VANCOUVER, June 2 /CNW/ - Head injuries are the number one cause of serious injury and death to kids on wheels - that's why it's the focus of this year's Safe Kids Week in Canada.
It's the law for all cyclists in B.C. to wear a helmet and you could be fined for not wearing one - and for good reason. Bike helmets alone could prevent up to 85 percent of serious injuries, which account for 80 percent of all bicycle-related deaths.
In the unfortunate event of a crash, helmets are effective in absorbing the blow and minimizing violent movement of the brain. They also work effectively in distributing the impact over a larger area, reducing the chances of skull fractures or worse.

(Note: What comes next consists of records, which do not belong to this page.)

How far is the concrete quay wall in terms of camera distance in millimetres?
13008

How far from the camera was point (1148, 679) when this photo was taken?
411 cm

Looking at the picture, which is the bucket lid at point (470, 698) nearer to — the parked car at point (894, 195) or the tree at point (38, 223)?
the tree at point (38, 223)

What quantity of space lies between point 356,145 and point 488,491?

Here are ICBC's top five safety tips to keep you and your child safe:
No. 1 - Follow the standards: The majority of helmets for sale in North America meet DOT (US Department of Transportation) standards and the rigorous Snell Memoriam Foundation Safety Standards. A helmet that meets these requirements should have a sticker indicating this on it. Helmets will typically have adjustable straps and a quick release buckle. Novelty helmets offer no protection in a crash.
No. 2 - Look for fit: More important than who made the helmet is how it fits. It should be snug but not uncomfortable, and should not be able to roll off your head when the chinstrap is secured. You also shouldn't be able to fit your fingers between your head and the helmet. Look for lighter helmets for small children as they have weaker neck muscles.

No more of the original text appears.